→ Task objective
From the material below, put the lines from the line containing "By how much" to the line containing "82801 millimetres" into a JSON list of strings, with one string per line and blank lines left out.

→ Available records
_ _ _ _ _ _ _

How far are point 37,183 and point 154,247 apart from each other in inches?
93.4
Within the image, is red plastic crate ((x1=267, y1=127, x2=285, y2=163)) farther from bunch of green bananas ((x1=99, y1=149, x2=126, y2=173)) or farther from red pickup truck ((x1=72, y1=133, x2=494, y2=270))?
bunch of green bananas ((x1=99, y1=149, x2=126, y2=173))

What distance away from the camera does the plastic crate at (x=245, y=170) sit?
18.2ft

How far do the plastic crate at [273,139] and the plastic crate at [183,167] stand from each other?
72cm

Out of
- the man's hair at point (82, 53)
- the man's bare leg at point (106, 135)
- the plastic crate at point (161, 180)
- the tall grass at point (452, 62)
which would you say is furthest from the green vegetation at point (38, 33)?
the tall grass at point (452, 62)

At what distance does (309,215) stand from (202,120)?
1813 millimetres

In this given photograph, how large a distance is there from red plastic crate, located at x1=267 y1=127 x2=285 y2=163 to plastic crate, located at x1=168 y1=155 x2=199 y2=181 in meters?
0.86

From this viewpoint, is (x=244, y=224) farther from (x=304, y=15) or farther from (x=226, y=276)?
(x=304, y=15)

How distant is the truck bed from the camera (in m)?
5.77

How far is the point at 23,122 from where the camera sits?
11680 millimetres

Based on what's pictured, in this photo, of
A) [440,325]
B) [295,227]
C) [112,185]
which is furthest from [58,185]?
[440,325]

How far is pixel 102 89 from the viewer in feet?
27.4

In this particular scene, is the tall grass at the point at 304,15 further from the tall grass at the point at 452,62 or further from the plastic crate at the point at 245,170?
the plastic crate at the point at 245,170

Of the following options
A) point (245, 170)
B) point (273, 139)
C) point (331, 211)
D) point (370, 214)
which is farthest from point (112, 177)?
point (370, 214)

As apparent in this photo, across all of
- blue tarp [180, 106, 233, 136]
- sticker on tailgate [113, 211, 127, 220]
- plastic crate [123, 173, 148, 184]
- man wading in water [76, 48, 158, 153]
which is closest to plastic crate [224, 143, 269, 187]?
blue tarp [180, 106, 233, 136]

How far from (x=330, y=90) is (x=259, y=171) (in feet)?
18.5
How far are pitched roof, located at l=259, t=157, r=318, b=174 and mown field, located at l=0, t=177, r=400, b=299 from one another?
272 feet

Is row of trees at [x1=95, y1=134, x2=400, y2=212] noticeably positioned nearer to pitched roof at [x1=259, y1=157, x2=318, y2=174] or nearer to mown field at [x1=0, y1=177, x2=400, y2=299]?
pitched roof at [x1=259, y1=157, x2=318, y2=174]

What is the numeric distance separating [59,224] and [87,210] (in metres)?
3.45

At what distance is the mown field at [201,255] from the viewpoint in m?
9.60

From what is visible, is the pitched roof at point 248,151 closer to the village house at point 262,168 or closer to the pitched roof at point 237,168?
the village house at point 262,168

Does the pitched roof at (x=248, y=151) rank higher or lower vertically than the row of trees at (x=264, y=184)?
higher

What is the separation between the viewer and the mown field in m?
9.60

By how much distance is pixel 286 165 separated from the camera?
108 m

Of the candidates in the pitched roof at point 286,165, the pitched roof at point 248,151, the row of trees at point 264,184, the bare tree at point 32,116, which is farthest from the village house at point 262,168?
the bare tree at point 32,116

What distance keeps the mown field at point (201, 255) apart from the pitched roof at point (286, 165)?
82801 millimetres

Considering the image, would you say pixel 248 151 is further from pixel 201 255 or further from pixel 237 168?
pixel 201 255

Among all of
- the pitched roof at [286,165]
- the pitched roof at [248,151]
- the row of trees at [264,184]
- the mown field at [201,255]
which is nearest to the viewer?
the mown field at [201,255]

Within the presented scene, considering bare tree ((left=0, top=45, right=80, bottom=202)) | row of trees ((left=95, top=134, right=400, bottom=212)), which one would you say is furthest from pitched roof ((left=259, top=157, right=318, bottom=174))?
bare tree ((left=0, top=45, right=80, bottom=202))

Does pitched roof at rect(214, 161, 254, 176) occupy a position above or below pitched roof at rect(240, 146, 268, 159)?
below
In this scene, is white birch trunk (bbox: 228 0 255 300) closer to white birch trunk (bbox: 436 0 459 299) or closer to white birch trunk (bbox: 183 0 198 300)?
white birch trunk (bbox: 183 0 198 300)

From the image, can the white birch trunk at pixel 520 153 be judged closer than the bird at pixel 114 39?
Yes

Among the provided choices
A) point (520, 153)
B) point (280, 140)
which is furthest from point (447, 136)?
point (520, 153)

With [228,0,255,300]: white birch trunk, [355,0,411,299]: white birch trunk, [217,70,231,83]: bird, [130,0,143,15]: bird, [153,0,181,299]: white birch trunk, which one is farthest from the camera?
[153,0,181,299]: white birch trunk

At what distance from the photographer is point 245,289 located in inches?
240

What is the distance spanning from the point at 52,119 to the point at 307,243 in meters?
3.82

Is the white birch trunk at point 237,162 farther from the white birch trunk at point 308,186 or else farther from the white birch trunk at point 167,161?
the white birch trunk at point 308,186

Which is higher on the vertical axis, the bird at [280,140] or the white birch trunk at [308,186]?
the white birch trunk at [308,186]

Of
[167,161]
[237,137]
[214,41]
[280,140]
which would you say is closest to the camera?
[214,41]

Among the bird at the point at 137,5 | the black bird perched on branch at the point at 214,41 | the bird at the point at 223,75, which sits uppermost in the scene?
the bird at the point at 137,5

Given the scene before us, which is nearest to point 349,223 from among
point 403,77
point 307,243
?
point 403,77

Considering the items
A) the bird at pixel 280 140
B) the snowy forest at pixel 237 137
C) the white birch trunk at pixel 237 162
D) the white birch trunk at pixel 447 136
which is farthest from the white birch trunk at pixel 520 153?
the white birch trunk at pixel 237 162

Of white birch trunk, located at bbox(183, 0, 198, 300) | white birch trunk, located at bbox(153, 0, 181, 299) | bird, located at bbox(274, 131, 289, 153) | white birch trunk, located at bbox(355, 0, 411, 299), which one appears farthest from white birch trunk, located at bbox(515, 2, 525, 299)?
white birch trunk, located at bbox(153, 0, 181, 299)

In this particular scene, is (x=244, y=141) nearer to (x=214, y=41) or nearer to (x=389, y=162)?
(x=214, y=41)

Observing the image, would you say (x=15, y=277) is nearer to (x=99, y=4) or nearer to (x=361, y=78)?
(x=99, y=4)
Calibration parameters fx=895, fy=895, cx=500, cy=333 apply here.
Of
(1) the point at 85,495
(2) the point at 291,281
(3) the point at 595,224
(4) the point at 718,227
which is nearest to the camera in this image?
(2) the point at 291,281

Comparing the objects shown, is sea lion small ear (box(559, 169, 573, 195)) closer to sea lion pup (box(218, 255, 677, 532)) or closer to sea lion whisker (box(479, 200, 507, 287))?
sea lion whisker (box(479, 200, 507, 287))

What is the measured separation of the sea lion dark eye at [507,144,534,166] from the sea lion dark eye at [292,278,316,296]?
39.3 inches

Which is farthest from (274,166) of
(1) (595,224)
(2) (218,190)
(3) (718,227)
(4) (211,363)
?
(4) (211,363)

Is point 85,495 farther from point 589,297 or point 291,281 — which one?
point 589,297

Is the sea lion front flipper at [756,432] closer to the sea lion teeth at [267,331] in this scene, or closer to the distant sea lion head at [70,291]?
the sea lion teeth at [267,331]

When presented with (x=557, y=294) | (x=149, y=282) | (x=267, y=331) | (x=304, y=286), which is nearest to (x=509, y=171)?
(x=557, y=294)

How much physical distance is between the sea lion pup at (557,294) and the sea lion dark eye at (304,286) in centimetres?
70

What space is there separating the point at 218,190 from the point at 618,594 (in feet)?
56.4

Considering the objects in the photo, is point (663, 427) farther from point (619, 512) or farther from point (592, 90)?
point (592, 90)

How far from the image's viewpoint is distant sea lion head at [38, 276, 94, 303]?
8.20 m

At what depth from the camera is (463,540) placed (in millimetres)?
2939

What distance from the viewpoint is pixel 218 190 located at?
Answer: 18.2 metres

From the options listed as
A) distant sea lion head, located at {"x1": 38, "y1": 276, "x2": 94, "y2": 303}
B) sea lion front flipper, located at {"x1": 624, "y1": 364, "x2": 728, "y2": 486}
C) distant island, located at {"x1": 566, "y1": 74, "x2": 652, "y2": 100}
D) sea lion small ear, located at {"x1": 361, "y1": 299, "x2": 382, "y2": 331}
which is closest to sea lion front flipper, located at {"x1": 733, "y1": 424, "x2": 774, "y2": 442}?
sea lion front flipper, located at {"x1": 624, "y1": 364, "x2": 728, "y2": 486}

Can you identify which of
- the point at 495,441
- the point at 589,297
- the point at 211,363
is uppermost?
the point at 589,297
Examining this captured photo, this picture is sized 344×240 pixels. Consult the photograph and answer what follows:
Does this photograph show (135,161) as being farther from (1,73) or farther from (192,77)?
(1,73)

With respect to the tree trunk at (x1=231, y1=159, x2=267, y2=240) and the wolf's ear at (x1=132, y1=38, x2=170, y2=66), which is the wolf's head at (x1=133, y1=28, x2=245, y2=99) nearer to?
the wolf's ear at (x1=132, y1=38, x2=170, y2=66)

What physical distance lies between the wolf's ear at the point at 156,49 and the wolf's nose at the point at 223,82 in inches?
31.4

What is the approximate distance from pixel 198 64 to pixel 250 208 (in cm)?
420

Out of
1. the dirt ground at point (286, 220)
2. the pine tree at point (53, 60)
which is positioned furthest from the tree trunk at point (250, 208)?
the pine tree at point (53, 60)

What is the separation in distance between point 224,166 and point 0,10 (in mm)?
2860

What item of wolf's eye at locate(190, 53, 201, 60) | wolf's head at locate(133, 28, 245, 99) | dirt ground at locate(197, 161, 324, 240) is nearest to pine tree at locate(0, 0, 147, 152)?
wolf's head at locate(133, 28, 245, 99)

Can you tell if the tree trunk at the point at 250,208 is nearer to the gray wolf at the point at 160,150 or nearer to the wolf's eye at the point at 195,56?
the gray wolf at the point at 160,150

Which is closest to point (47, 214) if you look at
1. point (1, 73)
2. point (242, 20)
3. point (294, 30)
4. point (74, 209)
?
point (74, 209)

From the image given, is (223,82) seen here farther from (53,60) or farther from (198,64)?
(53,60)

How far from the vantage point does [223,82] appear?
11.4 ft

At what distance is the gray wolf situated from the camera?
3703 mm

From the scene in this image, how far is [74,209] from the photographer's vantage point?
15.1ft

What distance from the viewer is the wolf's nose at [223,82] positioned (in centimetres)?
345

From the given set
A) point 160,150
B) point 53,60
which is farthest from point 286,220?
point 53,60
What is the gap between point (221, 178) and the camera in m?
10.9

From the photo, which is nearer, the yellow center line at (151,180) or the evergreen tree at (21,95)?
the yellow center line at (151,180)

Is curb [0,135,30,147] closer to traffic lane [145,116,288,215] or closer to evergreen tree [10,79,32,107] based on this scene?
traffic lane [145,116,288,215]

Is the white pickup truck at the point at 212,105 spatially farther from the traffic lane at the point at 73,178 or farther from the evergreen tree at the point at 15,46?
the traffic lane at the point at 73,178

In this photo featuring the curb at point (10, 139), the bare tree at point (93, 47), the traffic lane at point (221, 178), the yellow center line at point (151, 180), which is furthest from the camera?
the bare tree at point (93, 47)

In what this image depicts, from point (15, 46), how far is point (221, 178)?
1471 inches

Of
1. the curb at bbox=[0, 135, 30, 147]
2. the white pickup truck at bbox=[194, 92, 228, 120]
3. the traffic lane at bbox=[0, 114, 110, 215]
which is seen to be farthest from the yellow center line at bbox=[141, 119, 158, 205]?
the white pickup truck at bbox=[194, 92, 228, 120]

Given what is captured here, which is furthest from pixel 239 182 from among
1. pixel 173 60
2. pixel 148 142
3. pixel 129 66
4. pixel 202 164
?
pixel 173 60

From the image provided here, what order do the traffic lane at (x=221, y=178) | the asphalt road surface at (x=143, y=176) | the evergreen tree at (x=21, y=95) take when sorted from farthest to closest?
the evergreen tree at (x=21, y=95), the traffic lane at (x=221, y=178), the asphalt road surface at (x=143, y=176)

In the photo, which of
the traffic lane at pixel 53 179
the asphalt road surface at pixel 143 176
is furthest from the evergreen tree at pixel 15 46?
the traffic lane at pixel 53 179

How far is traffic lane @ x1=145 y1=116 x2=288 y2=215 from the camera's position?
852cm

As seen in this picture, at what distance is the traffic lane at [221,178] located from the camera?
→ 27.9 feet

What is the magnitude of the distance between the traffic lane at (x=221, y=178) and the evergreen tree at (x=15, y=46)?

_ _ _ _ _ _ _

→ Written answer
[
  "By how much distance is pixel 286 165 separated from the camera?",
  "108 m",
  "Of the candidates in the pitched roof at point 286,165, the pitched roof at point 248,151, the row of trees at point 264,184, the bare tree at point 32,116, which is farthest from the village house at point 262,168?",
  "the bare tree at point 32,116",
  "What distance keeps the mown field at point (201, 255) apart from the pitched roof at point (286, 165)?",
  "82801 millimetres"
]